Dos niñas gemelas han entrado a la librería, con una gran sonrisa, una de ellas con un billete de diez en la mano, la otra preguntando si tenía libros de Kika Superbruja. Es viernes, casi las siete de la tarde, pero ninguna de las dos se ha quitado aún el uniforme del colegio de monjas. Sonríen tanto y me parecen tan simpáticas que les enseño animado los libros de Kika que hay y las dejó tranquilas. Desde el mostrador las miro de reojo, decidiendo qué libro se llevan al final, muy juntas, dándose codazos y riendo. Una de ellas lleva el calcetín del la pierna derecha caído. Esa es la única seña que tengo para distinguirlas. Los gemelos son como los albinos, me producen cierta fascinación, como si supiesen algo que los demás no sabemos, como si se comunicasen de un modo que los singulares no logramos comprender. Una traía el libro en la mano, la otra el billete, apenas sobresalían sus caras por encima del mostrador. No dejaban de sonreír. De manera automática y teatral una me ha dado el libro, la otra me ha dicho que si lo podía envolver para regalo, la otra ha dicho sí..., yo lo he envuelto, una me ha dado el billete mientras la otra cogía la bolsa con el libro, le he dado el cambio a la del calcetín caído mientras la otra decía gracias... y antes de que me diera cuenta salían de la tienda dando saltitos y diciéndome al unísono hasta luego, como si estuviesen cantando una canción.

Lo que harás:
Reescribe en forma de lista el párrafo del fragmento que comienza con «Dos niñas gemelas han entrado» y conserva sus datos principales. Las líneas que aparecen a continuación no guardan relación con el fragmento.

Datos proporcionados:
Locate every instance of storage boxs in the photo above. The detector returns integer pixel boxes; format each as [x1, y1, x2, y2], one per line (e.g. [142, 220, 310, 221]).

Tarea resuelta:
- Dos niñas gemelas entran sonriendo en la librería. Una lleva un billete de diez y la otra pregunta por libros de Kika Superbruja.
- Es viernes, casi a las siete de la tarde, y las dos siguen con el uniforme del colegio de monjas.
- Quien narra les muestra los libros de Kika y, desde el mostrador, las observa elegir muy juntas, entre codazos y risas.
- La única seña para distinguirlas es que una lleva caído el calcetín de la pierna derecha.
- Los gemelos, como los albinos, le causan fascinación, como si se comunicaran de un modo que los demás no comprenden.
- En el mostrador, con la cara apenas asomando, una entrega el libro y piden que se envuelva para regalo. Una paga con el billete, la otra toma la bolsa y el cambio se le da a la del calcetín caído.
- Se van dando saltitos y dicen al unísono «hasta luego», como si cantaran una canción.